TASK STATEMENT →
Reproduce exactly the span of lines beginning at the one with "Which member from" and ending at the last line of the data below, omitting pictures.

RECORDS FOR THIS EXERCISE →
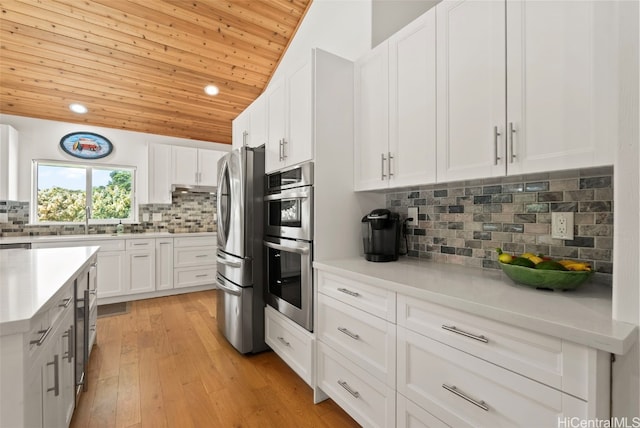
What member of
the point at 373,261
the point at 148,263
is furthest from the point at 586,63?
the point at 148,263

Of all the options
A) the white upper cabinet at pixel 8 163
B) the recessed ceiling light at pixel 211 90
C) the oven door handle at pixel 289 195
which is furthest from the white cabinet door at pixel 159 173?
the oven door handle at pixel 289 195

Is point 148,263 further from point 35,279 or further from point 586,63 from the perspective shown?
point 586,63

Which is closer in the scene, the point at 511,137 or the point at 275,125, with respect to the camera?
the point at 511,137

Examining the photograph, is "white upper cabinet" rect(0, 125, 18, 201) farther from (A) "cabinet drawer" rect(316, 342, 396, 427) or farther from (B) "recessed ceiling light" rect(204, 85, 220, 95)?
(A) "cabinet drawer" rect(316, 342, 396, 427)

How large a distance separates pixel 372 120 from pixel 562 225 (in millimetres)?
1159

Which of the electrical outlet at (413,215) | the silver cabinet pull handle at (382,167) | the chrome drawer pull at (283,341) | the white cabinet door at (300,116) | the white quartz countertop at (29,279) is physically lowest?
the chrome drawer pull at (283,341)

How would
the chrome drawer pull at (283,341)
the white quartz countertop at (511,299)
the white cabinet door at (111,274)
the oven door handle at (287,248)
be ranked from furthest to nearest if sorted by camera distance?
the white cabinet door at (111,274)
the chrome drawer pull at (283,341)
the oven door handle at (287,248)
the white quartz countertop at (511,299)

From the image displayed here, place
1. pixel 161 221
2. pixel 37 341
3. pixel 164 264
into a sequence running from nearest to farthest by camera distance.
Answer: pixel 37 341 → pixel 164 264 → pixel 161 221

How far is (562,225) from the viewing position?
1.30 m

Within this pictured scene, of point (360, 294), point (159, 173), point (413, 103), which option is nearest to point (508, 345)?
point (360, 294)

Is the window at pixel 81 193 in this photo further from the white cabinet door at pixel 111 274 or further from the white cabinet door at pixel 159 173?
the white cabinet door at pixel 111 274

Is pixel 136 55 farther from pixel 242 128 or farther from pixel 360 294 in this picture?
pixel 360 294

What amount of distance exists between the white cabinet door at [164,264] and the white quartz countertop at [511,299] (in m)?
3.28

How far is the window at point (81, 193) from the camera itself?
12.9ft
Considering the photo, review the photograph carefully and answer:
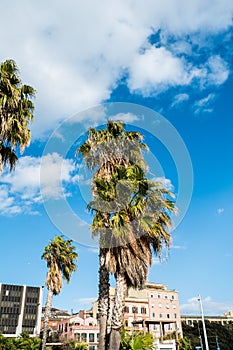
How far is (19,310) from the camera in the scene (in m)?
80.4

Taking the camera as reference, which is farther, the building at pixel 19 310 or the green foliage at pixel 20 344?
the building at pixel 19 310

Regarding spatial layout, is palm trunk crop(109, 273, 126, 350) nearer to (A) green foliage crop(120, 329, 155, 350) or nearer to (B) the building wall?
(A) green foliage crop(120, 329, 155, 350)

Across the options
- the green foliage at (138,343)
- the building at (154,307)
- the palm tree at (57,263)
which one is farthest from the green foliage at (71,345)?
the green foliage at (138,343)

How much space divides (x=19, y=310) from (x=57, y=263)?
55712mm

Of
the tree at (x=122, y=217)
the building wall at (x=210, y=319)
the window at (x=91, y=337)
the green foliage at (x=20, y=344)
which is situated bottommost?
the green foliage at (x=20, y=344)

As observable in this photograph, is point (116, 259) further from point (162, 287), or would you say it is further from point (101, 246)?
point (162, 287)

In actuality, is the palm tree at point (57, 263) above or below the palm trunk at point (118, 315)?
above

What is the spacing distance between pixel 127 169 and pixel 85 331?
157ft

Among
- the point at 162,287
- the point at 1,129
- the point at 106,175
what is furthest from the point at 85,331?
the point at 1,129

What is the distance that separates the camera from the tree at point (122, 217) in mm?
13594

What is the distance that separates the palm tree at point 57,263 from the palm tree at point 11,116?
2066 centimetres

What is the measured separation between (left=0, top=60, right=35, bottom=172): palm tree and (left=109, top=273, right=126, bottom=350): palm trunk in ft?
21.3

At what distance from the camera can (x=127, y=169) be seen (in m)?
15.3

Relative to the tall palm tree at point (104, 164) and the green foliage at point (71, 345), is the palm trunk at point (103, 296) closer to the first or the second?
the tall palm tree at point (104, 164)
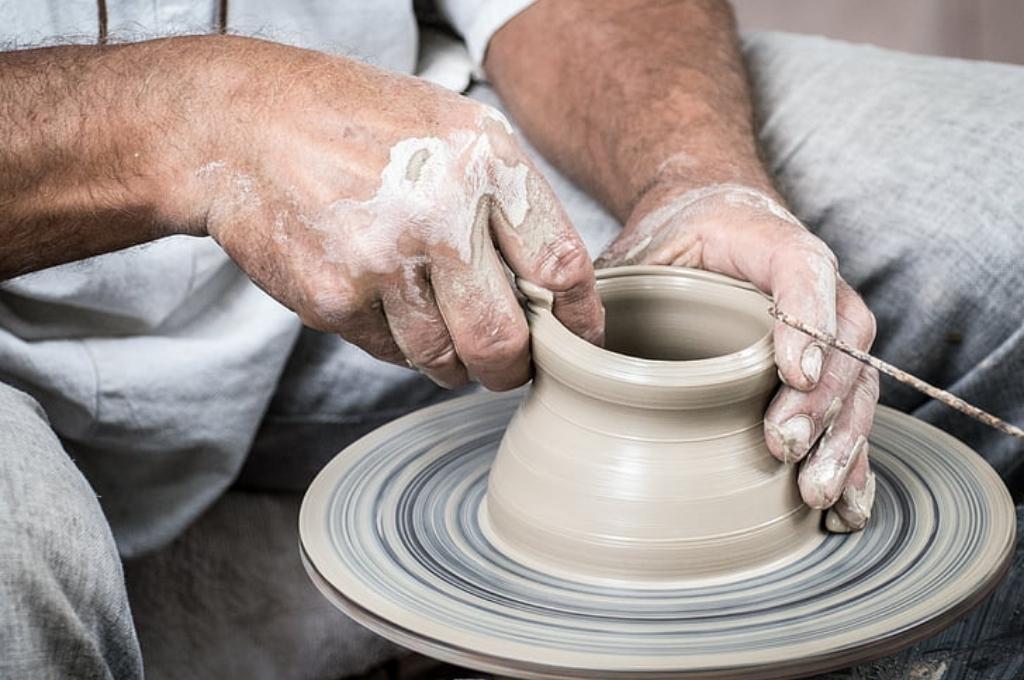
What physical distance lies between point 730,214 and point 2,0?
2.32 feet

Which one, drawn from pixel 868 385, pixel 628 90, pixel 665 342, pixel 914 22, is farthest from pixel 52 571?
pixel 914 22

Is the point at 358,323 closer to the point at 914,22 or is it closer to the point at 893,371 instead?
the point at 893,371

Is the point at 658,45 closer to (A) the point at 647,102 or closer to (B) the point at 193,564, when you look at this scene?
(A) the point at 647,102

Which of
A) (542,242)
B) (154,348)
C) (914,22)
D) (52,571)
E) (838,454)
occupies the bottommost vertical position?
(914,22)

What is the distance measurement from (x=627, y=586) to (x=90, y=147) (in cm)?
54

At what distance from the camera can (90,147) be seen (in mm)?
1053

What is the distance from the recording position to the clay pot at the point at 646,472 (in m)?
0.95

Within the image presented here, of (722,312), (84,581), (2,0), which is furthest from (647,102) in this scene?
(84,581)

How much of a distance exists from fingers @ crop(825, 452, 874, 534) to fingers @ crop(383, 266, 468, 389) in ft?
1.00

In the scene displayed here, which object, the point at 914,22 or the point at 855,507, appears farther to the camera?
the point at 914,22

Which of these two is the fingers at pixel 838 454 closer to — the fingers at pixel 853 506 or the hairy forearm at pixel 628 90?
the fingers at pixel 853 506

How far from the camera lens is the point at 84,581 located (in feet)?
3.11

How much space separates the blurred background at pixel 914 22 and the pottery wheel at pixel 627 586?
2158mm

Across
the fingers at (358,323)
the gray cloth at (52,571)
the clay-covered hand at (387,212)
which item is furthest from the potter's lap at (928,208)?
the gray cloth at (52,571)
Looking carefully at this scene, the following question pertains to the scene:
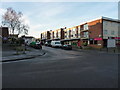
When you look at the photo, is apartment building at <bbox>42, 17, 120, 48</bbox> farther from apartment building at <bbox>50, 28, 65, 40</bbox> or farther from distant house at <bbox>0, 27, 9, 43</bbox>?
distant house at <bbox>0, 27, 9, 43</bbox>

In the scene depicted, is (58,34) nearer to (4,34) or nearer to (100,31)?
(4,34)

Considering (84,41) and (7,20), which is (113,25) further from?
(7,20)

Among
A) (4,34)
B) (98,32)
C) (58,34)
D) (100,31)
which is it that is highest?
(58,34)

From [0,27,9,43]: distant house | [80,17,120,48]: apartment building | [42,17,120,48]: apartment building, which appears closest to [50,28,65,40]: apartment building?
[42,17,120,48]: apartment building

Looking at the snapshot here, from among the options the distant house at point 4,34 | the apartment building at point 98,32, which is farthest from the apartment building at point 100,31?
the distant house at point 4,34

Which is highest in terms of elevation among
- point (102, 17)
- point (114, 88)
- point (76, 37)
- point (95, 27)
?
point (102, 17)

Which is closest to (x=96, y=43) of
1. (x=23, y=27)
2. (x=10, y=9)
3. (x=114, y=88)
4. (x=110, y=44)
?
(x=110, y=44)

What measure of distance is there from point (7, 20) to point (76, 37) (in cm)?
2957

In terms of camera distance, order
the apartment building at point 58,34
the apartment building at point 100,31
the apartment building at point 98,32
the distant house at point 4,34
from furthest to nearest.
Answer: the apartment building at point 58,34 → the distant house at point 4,34 → the apartment building at point 98,32 → the apartment building at point 100,31

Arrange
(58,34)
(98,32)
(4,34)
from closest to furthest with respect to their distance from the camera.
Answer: (98,32) → (4,34) → (58,34)

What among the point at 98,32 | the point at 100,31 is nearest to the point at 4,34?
the point at 98,32

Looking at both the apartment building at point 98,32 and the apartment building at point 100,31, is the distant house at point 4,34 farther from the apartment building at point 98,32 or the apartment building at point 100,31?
the apartment building at point 100,31

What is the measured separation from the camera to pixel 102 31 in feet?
110

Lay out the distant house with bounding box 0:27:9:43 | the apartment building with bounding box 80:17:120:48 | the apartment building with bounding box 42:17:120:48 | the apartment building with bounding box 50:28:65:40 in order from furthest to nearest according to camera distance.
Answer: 1. the apartment building with bounding box 50:28:65:40
2. the distant house with bounding box 0:27:9:43
3. the apartment building with bounding box 42:17:120:48
4. the apartment building with bounding box 80:17:120:48
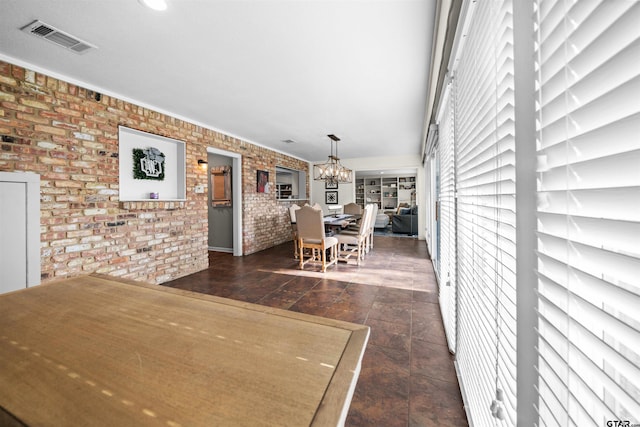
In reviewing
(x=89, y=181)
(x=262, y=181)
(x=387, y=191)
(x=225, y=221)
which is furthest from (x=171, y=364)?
(x=387, y=191)

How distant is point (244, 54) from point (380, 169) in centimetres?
554

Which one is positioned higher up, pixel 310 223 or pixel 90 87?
pixel 90 87

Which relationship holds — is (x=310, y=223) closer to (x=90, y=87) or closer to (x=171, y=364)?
(x=90, y=87)

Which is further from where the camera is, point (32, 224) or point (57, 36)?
point (32, 224)

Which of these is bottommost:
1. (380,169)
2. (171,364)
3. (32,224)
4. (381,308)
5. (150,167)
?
(381,308)

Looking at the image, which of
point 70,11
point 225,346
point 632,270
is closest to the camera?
point 632,270

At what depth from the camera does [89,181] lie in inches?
108

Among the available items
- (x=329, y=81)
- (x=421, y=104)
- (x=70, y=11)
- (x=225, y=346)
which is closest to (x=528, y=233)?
(x=225, y=346)

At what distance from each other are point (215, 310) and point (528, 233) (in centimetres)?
95

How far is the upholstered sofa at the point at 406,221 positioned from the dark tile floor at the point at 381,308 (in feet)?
7.43

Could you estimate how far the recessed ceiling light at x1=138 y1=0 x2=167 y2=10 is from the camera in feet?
5.23

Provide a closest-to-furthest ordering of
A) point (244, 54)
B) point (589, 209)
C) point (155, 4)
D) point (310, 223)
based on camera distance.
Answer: point (589, 209)
point (155, 4)
point (244, 54)
point (310, 223)

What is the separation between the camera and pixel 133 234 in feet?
10.4

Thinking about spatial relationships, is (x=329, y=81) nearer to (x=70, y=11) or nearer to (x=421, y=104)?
(x=421, y=104)
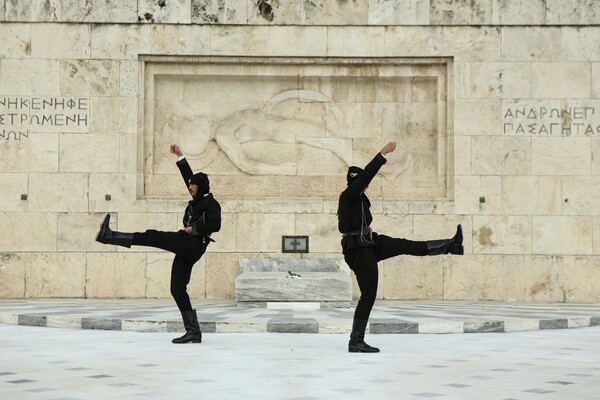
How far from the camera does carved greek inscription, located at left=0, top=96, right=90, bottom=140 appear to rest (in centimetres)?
1784

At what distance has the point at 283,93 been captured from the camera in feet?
60.7

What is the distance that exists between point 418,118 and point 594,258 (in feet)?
14.2

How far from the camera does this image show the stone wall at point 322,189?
17750 mm

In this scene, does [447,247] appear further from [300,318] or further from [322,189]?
[322,189]

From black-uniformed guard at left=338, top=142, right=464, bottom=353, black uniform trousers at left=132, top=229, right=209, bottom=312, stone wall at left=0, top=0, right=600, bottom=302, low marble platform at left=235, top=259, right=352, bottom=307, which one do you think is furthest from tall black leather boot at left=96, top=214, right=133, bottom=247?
stone wall at left=0, top=0, right=600, bottom=302

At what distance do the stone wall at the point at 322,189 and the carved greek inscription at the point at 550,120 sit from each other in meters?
0.03

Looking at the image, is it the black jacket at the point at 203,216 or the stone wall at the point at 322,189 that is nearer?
the black jacket at the point at 203,216

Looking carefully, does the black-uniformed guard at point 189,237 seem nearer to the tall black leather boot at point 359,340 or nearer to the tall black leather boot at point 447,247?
the tall black leather boot at point 359,340

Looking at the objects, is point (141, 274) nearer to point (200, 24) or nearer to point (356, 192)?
point (200, 24)

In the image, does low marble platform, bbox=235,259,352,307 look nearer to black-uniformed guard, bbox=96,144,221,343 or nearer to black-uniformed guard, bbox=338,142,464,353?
black-uniformed guard, bbox=96,144,221,343

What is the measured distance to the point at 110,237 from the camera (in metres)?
9.65

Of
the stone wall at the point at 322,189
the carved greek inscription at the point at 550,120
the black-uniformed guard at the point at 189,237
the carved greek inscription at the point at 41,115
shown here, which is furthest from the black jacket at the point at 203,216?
the carved greek inscription at the point at 550,120

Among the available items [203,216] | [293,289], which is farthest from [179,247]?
[293,289]

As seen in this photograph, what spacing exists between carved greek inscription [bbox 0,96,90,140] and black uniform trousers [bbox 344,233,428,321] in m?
9.99
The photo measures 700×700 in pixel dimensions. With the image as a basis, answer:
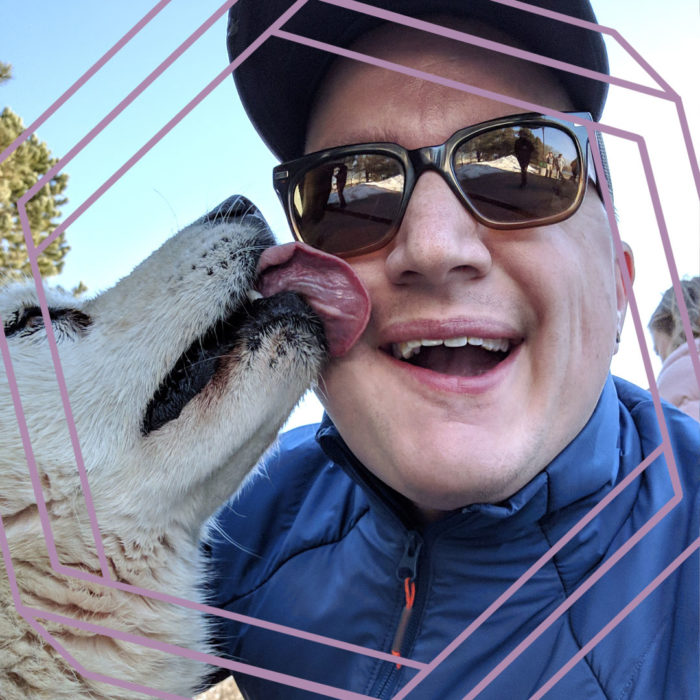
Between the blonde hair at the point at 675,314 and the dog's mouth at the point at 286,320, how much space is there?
2337mm

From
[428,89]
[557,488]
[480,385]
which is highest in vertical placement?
[428,89]

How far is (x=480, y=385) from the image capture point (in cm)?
196

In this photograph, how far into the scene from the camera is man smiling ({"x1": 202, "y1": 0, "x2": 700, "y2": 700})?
1.96 m

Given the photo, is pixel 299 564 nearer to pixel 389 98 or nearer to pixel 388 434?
pixel 388 434

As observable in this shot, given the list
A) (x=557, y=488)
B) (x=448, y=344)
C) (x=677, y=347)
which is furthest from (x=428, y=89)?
(x=677, y=347)

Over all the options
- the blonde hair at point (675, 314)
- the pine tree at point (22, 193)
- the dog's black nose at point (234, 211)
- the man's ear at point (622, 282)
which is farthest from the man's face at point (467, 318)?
the pine tree at point (22, 193)

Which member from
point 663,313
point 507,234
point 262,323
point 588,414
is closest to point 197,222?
point 262,323

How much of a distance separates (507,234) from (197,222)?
1269 mm

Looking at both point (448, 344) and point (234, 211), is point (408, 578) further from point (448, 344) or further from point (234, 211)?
point (234, 211)

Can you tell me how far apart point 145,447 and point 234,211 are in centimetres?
100

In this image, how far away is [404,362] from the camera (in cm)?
212

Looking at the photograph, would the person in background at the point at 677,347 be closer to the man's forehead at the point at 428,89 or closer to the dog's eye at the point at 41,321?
the man's forehead at the point at 428,89

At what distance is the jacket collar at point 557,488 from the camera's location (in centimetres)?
202

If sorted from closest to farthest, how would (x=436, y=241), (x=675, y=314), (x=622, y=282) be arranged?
(x=436, y=241) → (x=622, y=282) → (x=675, y=314)
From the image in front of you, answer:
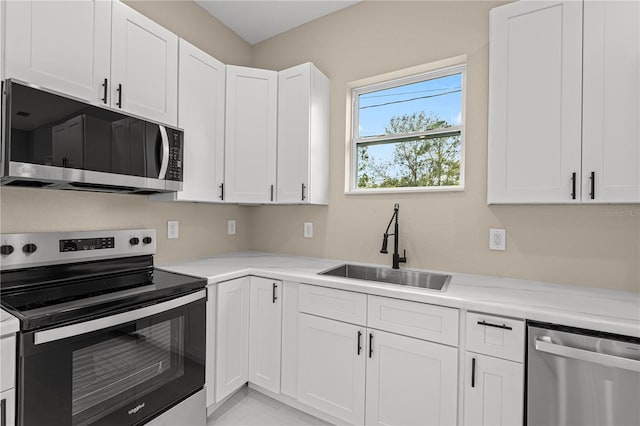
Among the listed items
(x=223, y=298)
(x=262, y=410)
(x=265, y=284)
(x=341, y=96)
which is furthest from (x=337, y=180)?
(x=262, y=410)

CORRECT ANSWER →
Which member from
point 663,313
point 507,234
point 262,323
point 588,414
is closest to point 197,222?
point 262,323

How much of a distance separates (507,234) from (197,222)?
1269 mm

Looking at both point (448, 344) and point (234, 211), is point (408, 578) further from point (448, 344) or further from point (234, 211)?
point (234, 211)

Can you tell me how far apart point 145,447 and point 234,211 are in centimetres?
100

In this image, how far away is [404,362] from the camera (in cm)?
212

Looking at the photograph, would the person in background at the point at 677,347 be closer to the man's forehead at the point at 428,89 or closer to the dog's eye at the point at 41,321?
the man's forehead at the point at 428,89

At what distance is the jacket collar at point 557,488 from the camera's location (in centimetres)?
202

If sorted from closest to farthest, how would (x=436, y=241), (x=675, y=314), (x=622, y=282) be arranged?
(x=436, y=241) → (x=622, y=282) → (x=675, y=314)
From the image in front of you, answer:
Among the listed items
(x=223, y=298)
(x=262, y=410)
(x=265, y=284)
(x=341, y=96)
which is furthest from (x=337, y=180)?
(x=262, y=410)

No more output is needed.